Janer estimates that her fund has recouped about two-thirds of Luna’s price decline. He had also bet against bitcoin, the largest cryptocurrency, and another token ether, before switching his short bets to smaller coins.

“It’s great to have such a moving market,” he added. “I don’t know of any other market that moves so much.”

His fund is up about 20% this year, while hedge funds have lost an average of 2.9% in the first five months of this year, according to data group HFR. London-based asset manager Atitlan Asset Management also benefited from taking a small short position in luna futures through its algorithms, which look for tradable market patterns.

This year has been extremely painful for many crypto investors. Bitcoin has lost 70% of its value since its all-time high in November last year, and the total cryptocurrency market cap dropped from about $3.2 billion to less than $1 billion during this period. †

Singapore-based Three Arrows Capital is one of the leading hedge funds to experience such declines – failing to meet margin calls earlier this month after betting on digital currencies changed.

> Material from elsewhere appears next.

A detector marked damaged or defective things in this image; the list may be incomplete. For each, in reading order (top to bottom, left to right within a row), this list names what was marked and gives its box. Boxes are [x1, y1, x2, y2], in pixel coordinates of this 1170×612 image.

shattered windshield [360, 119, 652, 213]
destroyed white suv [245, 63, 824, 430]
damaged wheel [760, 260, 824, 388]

But falling prices have provided a lucrative trading opportunity for many quant hedge funds, who don’t know whether prices are rising or falling as long as there is a clear trend in one direction to trade.

In recent years, many large quant hedge fund companies have diversified into niche markets such as crypto futures as they seek to avoid overcrowding in traditional markets and improve returns.

Leda Braga’s Systematica Investments is among those making money selling bitcoin and ether, according to a person familiar with its positions. The $6.7 billion Alternative Markets fund is up 15.9% this year. Systematics declined to comment.

And the London hedge fund Florin Court also benefited. Founder Doug Greenig, a former chief risk officer for Man Group’s AHL unit, revamped the fund in 2017 to focus on more esoteric markets such as crypto, shipping and Chinese peanut kernels, rather than traditional sectors.

“Our crypto shorts have been strong markets for us lately,” said Greenig, whose fund is up about 15% this year. “There has been a very clear downward trend for months.”